** Start The data **
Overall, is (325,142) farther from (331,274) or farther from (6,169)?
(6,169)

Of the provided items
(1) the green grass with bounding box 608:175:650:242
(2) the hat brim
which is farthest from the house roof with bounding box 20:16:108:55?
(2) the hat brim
** End The data **
*What you need to do*
Copy out every line of the listing above word for word.

*Output for this exercise*
Overall, is (325,142) farther from (331,274) or farther from (6,169)?
(6,169)

Of the provided items
(1) the green grass with bounding box 608:175:650:242
(2) the hat brim
which is farthest from the house roof with bounding box 20:16:108:55?
(2) the hat brim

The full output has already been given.